Homework #5

Using Panel data: Difference-in-Differences Impact of Minimum Wages

Part 1: Reading and questions

Article: Card and Krueger (1994) Minimum Wages and Employment: A Case Study of the Fast-Food Industry in New Jersey and Pennsylvania AER 84(4): 772-793.

a. What is the causal link the paper is trying to reveal?

The paper is trying to estimate the impacts of minimum wage on employment, specifically that in fast-food stores.

b. What would be the ideal experiment to test this causal link?

This cannot be a purely natural experiment in that it is a policy-level intervention that affects the entire economy. That’s where federalism is our friend in impact evaluation in such a quasi-experimental setting. The ideal experiment would have been if some of the states in the U.S. are made to undergo that change in policy randomly, while the rest do not implement it. Then, we can compare the difference in the outcome variables between the control and treatment groups, before and after the intervention to see the impacts.

c. What is the identification strategy?

The authors exploit the fact that there is an increase in the minimum wage in the state of New Jersey but not in Pennsylvania.

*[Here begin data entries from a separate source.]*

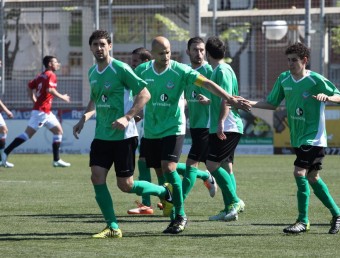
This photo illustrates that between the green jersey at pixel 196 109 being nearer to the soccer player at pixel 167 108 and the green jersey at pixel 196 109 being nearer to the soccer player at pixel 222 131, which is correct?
the soccer player at pixel 222 131

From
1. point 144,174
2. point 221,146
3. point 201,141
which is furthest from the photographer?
point 144,174

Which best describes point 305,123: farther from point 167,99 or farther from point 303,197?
point 167,99

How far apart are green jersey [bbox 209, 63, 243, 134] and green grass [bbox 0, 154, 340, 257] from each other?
1.06 m

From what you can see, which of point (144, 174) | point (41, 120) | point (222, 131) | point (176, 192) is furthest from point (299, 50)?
Answer: point (41, 120)

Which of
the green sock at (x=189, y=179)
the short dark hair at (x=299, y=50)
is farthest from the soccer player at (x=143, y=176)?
the short dark hair at (x=299, y=50)

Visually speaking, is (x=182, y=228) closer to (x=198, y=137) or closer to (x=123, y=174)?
(x=123, y=174)

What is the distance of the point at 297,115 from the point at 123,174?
1.86 m

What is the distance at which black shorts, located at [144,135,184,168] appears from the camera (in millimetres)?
10719

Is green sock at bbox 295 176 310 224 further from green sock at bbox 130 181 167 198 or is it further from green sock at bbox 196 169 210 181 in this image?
green sock at bbox 196 169 210 181

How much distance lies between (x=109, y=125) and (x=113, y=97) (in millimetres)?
276

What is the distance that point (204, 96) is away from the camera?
11.7m

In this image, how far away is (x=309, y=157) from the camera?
10.2 m

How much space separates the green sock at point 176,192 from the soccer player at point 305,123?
3.62 feet

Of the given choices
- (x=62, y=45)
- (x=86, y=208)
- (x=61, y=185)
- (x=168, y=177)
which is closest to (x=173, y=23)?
(x=62, y=45)
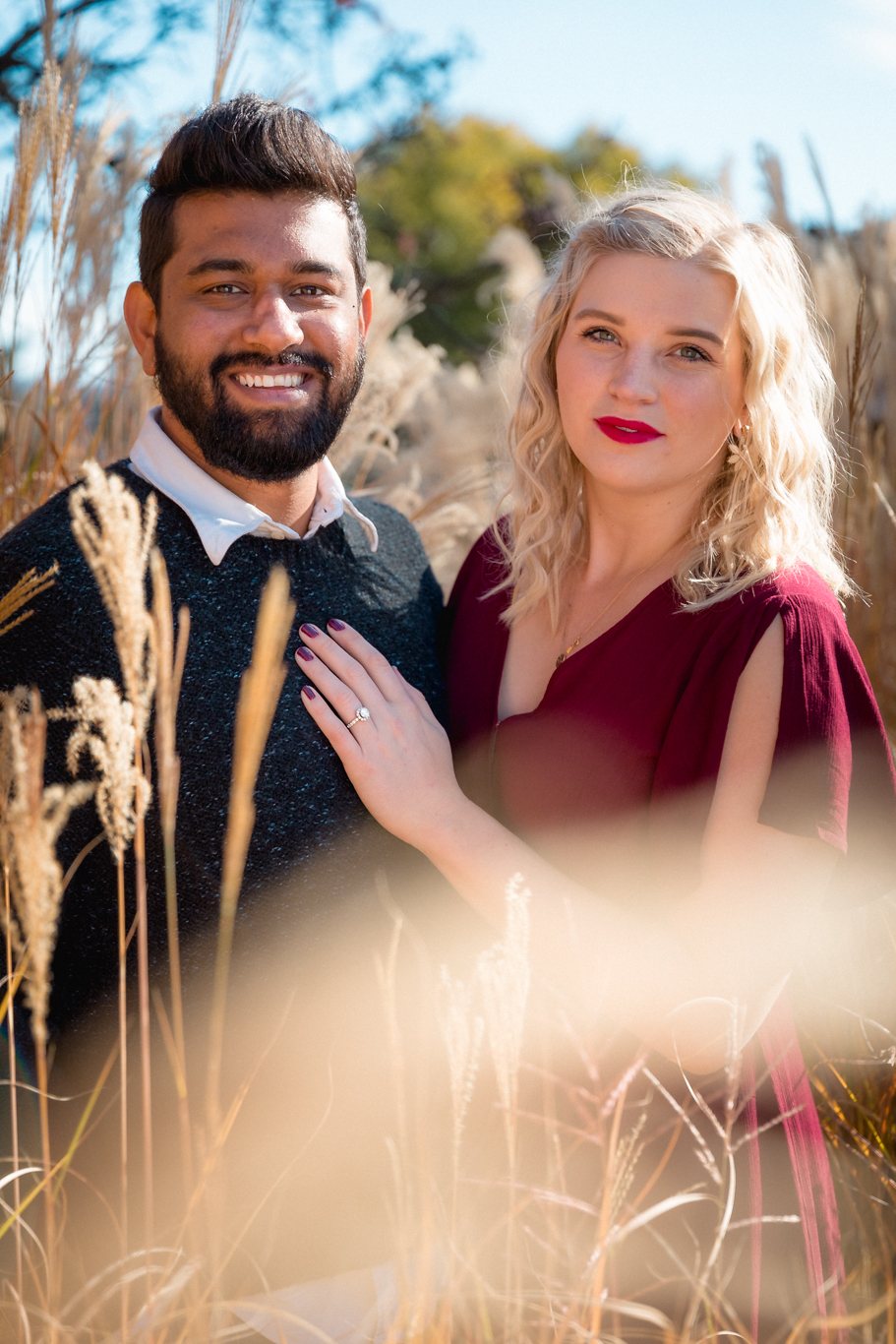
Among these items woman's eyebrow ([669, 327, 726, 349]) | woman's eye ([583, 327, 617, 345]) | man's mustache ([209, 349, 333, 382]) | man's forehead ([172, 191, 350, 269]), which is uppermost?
man's forehead ([172, 191, 350, 269])

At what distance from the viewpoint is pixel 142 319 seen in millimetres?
1795

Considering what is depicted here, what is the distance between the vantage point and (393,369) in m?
2.73

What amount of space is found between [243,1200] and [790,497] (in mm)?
1398

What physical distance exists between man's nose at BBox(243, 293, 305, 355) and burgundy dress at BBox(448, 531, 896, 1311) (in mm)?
714

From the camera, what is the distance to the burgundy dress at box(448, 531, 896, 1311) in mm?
1481

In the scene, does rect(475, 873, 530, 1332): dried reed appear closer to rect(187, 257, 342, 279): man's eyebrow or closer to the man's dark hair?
rect(187, 257, 342, 279): man's eyebrow

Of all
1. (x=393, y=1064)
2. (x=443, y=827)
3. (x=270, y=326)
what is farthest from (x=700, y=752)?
(x=270, y=326)

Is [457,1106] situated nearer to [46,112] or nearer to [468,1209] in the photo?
[468,1209]

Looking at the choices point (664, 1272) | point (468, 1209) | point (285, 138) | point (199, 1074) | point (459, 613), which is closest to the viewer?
point (468, 1209)

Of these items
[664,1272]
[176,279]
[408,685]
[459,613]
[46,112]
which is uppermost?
[46,112]

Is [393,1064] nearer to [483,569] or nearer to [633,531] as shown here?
[633,531]

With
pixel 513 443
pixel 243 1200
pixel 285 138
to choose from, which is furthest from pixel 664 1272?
pixel 285 138

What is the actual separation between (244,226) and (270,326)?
0.17 metres

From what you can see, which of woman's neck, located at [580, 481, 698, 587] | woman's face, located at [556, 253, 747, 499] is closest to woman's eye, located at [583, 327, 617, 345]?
woman's face, located at [556, 253, 747, 499]
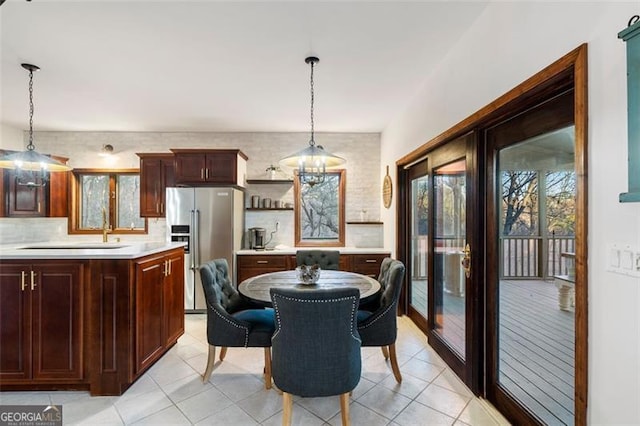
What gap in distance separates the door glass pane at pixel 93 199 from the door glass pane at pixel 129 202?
0.21 meters

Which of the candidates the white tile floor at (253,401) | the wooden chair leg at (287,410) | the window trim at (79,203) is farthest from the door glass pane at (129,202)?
the wooden chair leg at (287,410)

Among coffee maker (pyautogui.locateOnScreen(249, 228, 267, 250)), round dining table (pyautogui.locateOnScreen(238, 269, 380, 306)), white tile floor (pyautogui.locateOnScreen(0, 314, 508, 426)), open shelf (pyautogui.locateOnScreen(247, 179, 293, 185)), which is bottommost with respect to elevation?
white tile floor (pyautogui.locateOnScreen(0, 314, 508, 426))

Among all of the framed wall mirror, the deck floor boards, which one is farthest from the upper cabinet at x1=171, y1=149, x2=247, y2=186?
the deck floor boards

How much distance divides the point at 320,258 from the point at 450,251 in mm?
1471

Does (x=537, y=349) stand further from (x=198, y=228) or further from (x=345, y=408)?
(x=198, y=228)

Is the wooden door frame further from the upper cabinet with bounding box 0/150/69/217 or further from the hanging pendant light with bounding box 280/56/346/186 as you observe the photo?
the upper cabinet with bounding box 0/150/69/217

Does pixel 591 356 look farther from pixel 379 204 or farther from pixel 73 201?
pixel 73 201

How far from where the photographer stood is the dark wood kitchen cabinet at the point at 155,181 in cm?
471

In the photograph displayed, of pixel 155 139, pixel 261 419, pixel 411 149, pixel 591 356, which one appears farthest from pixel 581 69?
pixel 155 139

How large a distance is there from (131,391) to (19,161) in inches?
95.8

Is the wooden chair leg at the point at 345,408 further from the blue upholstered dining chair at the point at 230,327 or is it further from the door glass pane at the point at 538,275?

The authors state that since the two states are similar in a lot of characteristics, they can be compared.

d. What are the assumptions / threats to this identification strategy?

As we talked last week after class about my Brazil paper, it’s always tricky if there is only one control state. This can be an issue if there are other state-level policy changes. This can affect our estimates. Moreover, since difference-in-differences estimates hang on to the parallel trends assumption, it is not sure if the assumption is satisfied in this study. If there are multiple pre-treatment years, we can show the satisfaction of the assumption using the event study method.

Part 2: Replication

a. Load data from Card and Krueger AER 1994.

b. Verify that the data is correct. Reproduce the % of Burger King, KFC, Roys, and Wendys, as well as the FTE means in the 2 waves.

library(haven)
library(stargazer)

data <- read.csv("CardKrueger1994_fastfood.csv")
summary<-as.data.frame(matrix(nrow=4,ncol=2))
summary[,1]<-colnames(data)[7:10]
for (val in seq(from=1,to=4,by=1)){
  data1<-subset(data,chain==val)
  summary[val,2]<-nrow(data1)/nrow(data)
}
print(summary)

##       V1        V2
## 1     bk 0.4170732
## 2    kfc 0.1951220
## 3   roys 0.2414634
## 4 wendys 0.1463415

c. Use OLS to obtain their Diff-in-diff estimator. Comment on how your OLS compared to the DiD estimate in Table 3 of the paper.

reg <- lm(demp ~ state, data=data)
stargazer(reg, type = "text", align = TRUE, keep.stat = c("n","rsq"), dep.var.labels = c("NJ - PA"), covariate.labels = c("State"))

## 
## ========================================
##                  Dependent variable:    
##              ---------------------------
##                        NJ - PA          
## ----------------------------------------
## State                  2.750**          
##                        (1.154)          
##                                         
## Constant              -2.283**          
##                        (1.036)          
##                                         
## ----------------------------------------
## Observations             384            
## R2                      0.015           
## ========================================
## Note:        *p<0.1; **p<0.05; ***p<0.01

The estimate is close to that in the paper.

d. What would be the equation of a standard “difference in difference” regression? Just write down the equation.

The standard differnece-in-differences equation is given by:

\(y_{it}\) = \(\beta\)\(_0\) + \(\beta\)\(_1\) \(Treat_{i}\) + \(\beta\)\(_2\) \(Post_{t}\) + \(\beta\)\(_3\) \(Treat_{i}\) * \(Post_{t}\) + \(e_{it}\)

…where, \(y_{it}\) is the outcome variable of individual i from time period t. \(Treat_{i}\) is a binary dummy that is equal to 1 if an individual belongs to the treatment group; \(Post_{t}\) is a binary dummy that is equal to 1 if the observation is from a time period after the treatment; \(e_{it}\) is the idiosyncratic error term that is clustered at the unit of randomization. \(\beta\)\(_3\) gives us the estimate of the impact of the intervention, and is the coefficient of our interest.